A good excuse saves lots of lying.

GLIMPSES FROM THE PAST.

I most humbly beg your pardon for inserting here a short address to a Republican Convention when I was aspiring to the office of County Clerk for the second term. The chairman having instructed the secretary of the convention to cast the entire vote of the delegation for myself, I addressed the convention as follows:

Mr. Chairman and gentlemen of the Convention: Accept my profound thanks for the splendid manifestation of honor that you have conferred upon an humble individual like myself. I wish to impress upon you the political principles I outlined to you briefly two years ago, are the same today as they were then. I would rather be defeated honorably, squarely and honestly than to be successful with a tarnished character obtained through disreputable methods. I realize, as do all intelligent reasoners withholding myself to be the humblest among you, that character is something that is not acquired while we sleep. It is a constant every day struggle, a life-long battle. Take away our character and what have we left.

I desire to say to you gentlemen that during my lifetime I have been intimately acquainted with labor in its most aggressive form. I know what it is to stand between two shining bands of steel under a scorching July sun. I know what it is to stack hay under a sultry and oppressive heat. I know the loneliness and privations that comes to one who has tended stock in the heart of the Rocky Mountains. I fully realize that these different pursuits require grit and determination, they are the hardest kind of labors, but I can say to you in all candor that I have never worked harder in my life than in the past two years endeavoring to serve the citizens of this county in the capacity of clerk.

If I have been competent, if I have been faithful, if I have done my duty, that is not for me to decide. You are the judges of these conditions, if you think I have, then I ask for your support and influence. You are a body of men from all parts of this county; if each one of you will work for the best interests of the party I see no reason why we should not be successful at the polls. The campaign this year is short; I wish to say for myself that I will not be able to get around much. The duties of my office for the past six weeks have been very strenuous and will continue so to be for some time to come. The state board of equalization were late in sending their report and not only being late, but were unkind, and raised the valuation on several of our taxable properties and this makes extra work for the clerk, so I trust you will be like the turkey in the tall tree and keep one eye open for the boy from Lodge Pole.

- - -

PROBLEM A → Decide whether each statement below agrees with the excerpt about the County Clerk's convention address. Answer yes or no for each, and quote the words of the excerpt that decide it. (i) The chairman told the secretary to cast the delegation's entire vote for the speaker. (ii) The speaker expects to campaign widely across the county this year. (iii) The state board of equalization lowered the valuation of several taxable properties.
PROBLEM B → According to the excerpt about the County Clerk's convention address, how long have the duties of the speaker's office been very strenuous?
PROBLEM C → Reproduce the part of the excerpt about the County Clerk's convention address from "I desire to" to "capacity of clerk.", word for word.

GIVEN INFORMATION →

- - -

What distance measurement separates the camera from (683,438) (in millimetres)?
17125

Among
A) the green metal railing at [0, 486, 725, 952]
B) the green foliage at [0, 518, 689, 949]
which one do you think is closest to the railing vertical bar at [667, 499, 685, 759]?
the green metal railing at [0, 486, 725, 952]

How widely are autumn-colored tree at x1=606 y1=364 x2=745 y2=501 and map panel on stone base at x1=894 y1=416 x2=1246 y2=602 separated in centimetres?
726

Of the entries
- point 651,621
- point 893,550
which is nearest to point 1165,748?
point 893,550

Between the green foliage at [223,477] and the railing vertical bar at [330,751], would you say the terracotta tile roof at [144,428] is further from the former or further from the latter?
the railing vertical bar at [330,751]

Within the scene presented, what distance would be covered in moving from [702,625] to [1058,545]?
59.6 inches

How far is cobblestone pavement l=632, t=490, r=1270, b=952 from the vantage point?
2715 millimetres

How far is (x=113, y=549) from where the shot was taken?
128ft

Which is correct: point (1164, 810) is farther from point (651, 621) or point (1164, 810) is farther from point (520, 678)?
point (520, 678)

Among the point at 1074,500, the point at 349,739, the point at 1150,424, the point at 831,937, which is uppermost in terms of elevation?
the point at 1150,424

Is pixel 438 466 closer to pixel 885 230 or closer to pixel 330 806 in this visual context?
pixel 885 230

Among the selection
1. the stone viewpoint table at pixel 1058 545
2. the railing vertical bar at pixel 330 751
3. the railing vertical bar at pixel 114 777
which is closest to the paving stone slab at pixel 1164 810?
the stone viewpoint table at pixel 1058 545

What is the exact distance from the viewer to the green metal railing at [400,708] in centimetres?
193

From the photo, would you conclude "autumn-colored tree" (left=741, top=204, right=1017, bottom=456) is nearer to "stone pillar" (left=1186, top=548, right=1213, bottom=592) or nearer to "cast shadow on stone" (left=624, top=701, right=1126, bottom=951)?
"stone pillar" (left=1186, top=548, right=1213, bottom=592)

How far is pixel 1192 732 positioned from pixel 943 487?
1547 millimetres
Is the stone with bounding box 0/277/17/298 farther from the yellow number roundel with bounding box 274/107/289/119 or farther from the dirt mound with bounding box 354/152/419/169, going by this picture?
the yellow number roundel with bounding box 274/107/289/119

- - -

FINAL RESULT A →
(i) Yes: "The chairman having instructed the secretary of the convention to cast the entire vote of the delegation for myself"
(ii) No: "I will not be able to get around much"
(iii) No: "raised the valuation on several of our taxable properties"

FINAL RESULT B → For the past six weeks.

FINAL RESULT C →
I desire to say to you gentlemen that during my lifetime I have been intimately acquainted with labor in its most aggressive form. I know what it is to stand between two shining bands of steel under a scorching July sun. I know what it is to stack hay under a sultry and oppressive heat. I know the loneliness and privations that comes to one who has tended stock in the heart of the Rocky Mountains. I fully realize that these different pursuits require grit and determination, they are the hardest kind of labors, but I can say to you in all candor that I have never worked harder in my life than in the past two years endeavoring to serve the citizens of this county in the capacity of clerk.